ModuleNotFoundError: No module named 'sklearn'

<a id="load"></a>

## Load and Explore Data

*Data is loaded and we make some observations based on summary statistics, charts, and analysis of aggregation.*

##### [Back to top](#top)

In [None]:
data = pd.read_csv("product-category-dataset.csv")
data.head()

In [None]:
# Interesting... let's check the difference between index 1 and 3...
data.iloc[1] == data.iloc[3]

In [None]:
data.describe()

### Notes:

+ More labels for the levels than descriptions - must be some missing values in Description
+ We can see a duplicate description already and the count vs unique of Description suggests a lot more.

In [None]:
# Let's investigate these duplicate descriptions in more detail by counting the number of associated classes
grouped = data[data["Description"].duplicated()].groupby("Description")
gvalue_counts = grouped.agg({"Level_1": pd.Series.nunique, "Level_2": pd.Series.nunique, "Level_3": pd.Series.nunique})
gvalue_counts.describe().style.set_caption("Duplicate Descriptions: Number of Class Labels")

### Notes:
+ It looks like for some of these duplicates there is just one set of labels for level 1, 2, and 3
+ There are a few duplicated descriptions that have different labels indicated by slight standard deviation & max value

In [None]:
# Let's take a look at duplicated descriptions with different labels in more detail
multiple_labels = gvalue_counts[(gvalue_counts["Level_1"] > 1) | (gvalue_counts["Level_2"] > 1) | (gvalue_counts["Level_3"] > 1)]
multiple_labels.style.set_caption("Duplicate Descriptions with Ambiguous Labels: Count of Classes by Level")

### Notes:

*In a real-world situation, it would be interesting to confirm that duplicate descriptions are in fact different products and not an artifact of data collection (e.g. looks like a different product to a web scraper, but it's just different color options for the same product).
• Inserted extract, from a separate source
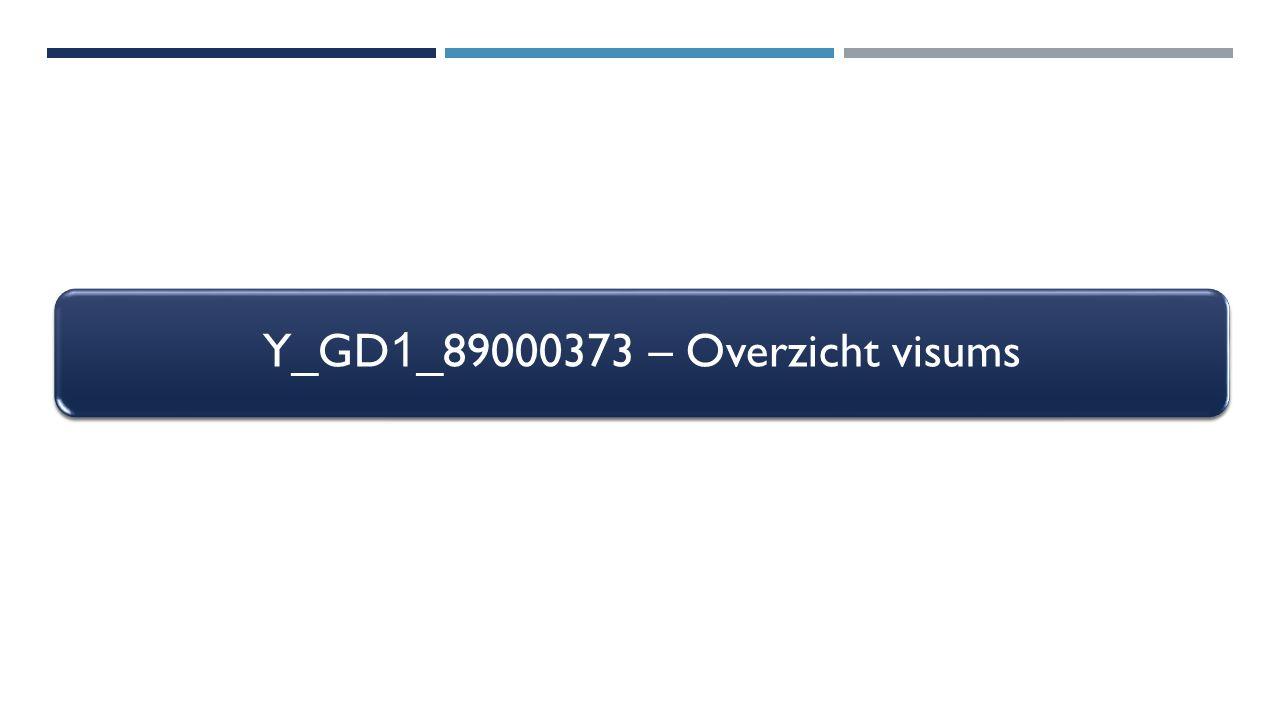 Y_GD 1 _89000373 – Overzicht visums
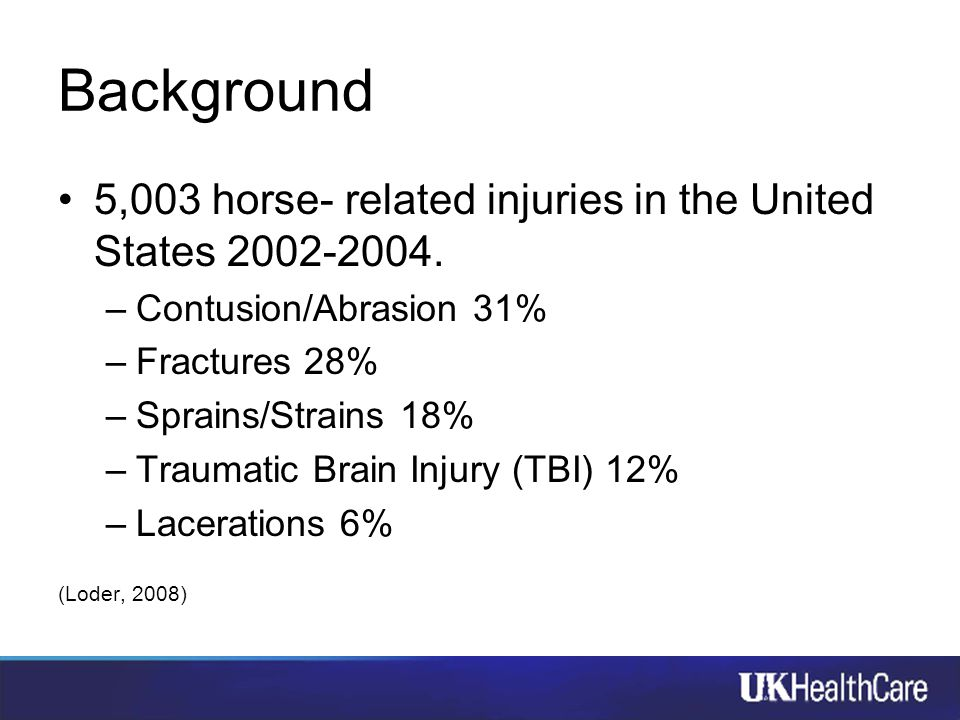 Background 5,003 horse- related injuries in the United States 2002-2004. –Contusion/Abrasion 31% –Fractures 28% –Sprains/Strains 18% –Traumatic Brain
Duplicate descriptions will have a corpus-level impact on IDF weights, so knowing if these are indeed different products might be important not just for ensuring our dataset is realistic.*

*Since the labels associated with duplicate descriptions with only one combination of class labels is simply duplicated and not ambiguous, we'll prepare to drop duplicates and retain a single instance of these. For multi-classed duplicates, we'll provide a step in data cleaning to remove these records completely since we cannot validate which labeling combination is ground truth or whether or not thee duplicates represent real-world ambiguity.*

In [None]:
# In the meantime, let's preapre some aggregation for class co-occurence heatmaps
count_1 = data["Level_1"].unique()
count_2 = data["Level_2"].unique()
count_3 = data["Level_3"].unique()

cross_1_2 = pd.DataFrame(index=count_1, columns=count_2)
cross_2_3 = pd.DataFrame(index=count_2, columns=count_3)

for i in count_1:
    for c in count_2:
        occurance = len(data[(data["Level_1"] == i) & (data["Level_2"] == c)])
        cross_1_2.loc[i, c] = occurance

for i in count_2:
    for c in count_3:
        occurance = len(data[(data["Level_2"] == i) & (data["Level_3"] == c)])
        cross_2_3.loc[i, c] = occurance

cross_1_2 = cross_1_2.astype(float)
cross_2_3 = cross_2_3.astype(float)

In [None]:
fig, axes = plt.subplots(1, 2, sharex=False, figsize=(12,5))
fig.suptitle("Class Co-occurrence")
axes[0].set_title("Level 1 & Level 2")
axes[1].set_title("Level 2 & Level 3")

sns.heatmap(cross_1_2, ax=axes[0], cmap="mako")
sns.heatmap(cross_2_3, ax=axes[1], cmap="mako")

### Notes:
+ Looks like most classes have one or a very small number of possible sub-classes

<a id="clean"></a>

## Data Cleaning

*Missing values and duplicates are delt with then classes with <10 instances are removed.*

##### [Back to top](#top)

In [None]:
# Double check everything for Na
data.isna().value_counts()

In [None]:
# Drop NaN - we'll save the number of rows for reporting later
description_missing_count = len(data[data["Description"].isnull()])
data.dropna(inplace=True, how="any")

In [None]:
# Remove entirely descriptions with multiple label schemes
multiple_label_drop = data[data["Description"].isin(multiple_labels.index)].index
multiple_label_drop_count = len(data[data["Description"].isin(multiple_labels.index)].index)
data = data.drop(multiple_label_drop)

# Drop single-class duplicated descriptions
duplicates_start = len(data)
data = data.drop_duplicates()
duplicates_end = len(data)

In [None]:
# Drop Classes where the number of instances is < 10

# Apply to Level_1 
class_counts_1 = data["Level_1"].value_counts()
classes_to_remove_1 = class_counts_1[class_counts_1 < 10].index
data = data[~data["Level_1"].isin(classes_to_remove_1)]

# Apply to Level_2
class_counts_2 = data["Level_2"].value_counts()
classes_to_remove_2 = class_counts_2[class_counts_2 < 10].index
data = data[~data["Level_2"].isin(classes_to_remove_2)]

# Apply to Level_3
class_counts_3 = data["Level_3"].value_counts()
classes_to_remove_3 = class_counts_3[class_counts_3 < 10].index
data = data[~data["Level_3"].isin(classes_to_remove_3)]

<a id="process"></a>

## Text Preparation Function

*A text preparation function that implements flexible stemming and ngram tokenization.*

##### [Back to top](#top)

In [None]:
def process_text(text: str, n: int = 3, stem: bool = True, remove_numbers: bool = False) -> List[str]:
    """Func to prepare text for Count Vectorization. Converts to lowercase, 
    removes punctuation marks, removes numeric characters (optional), 
    performs Snowball steming (optional), tokenizes by word, then generates ngrams.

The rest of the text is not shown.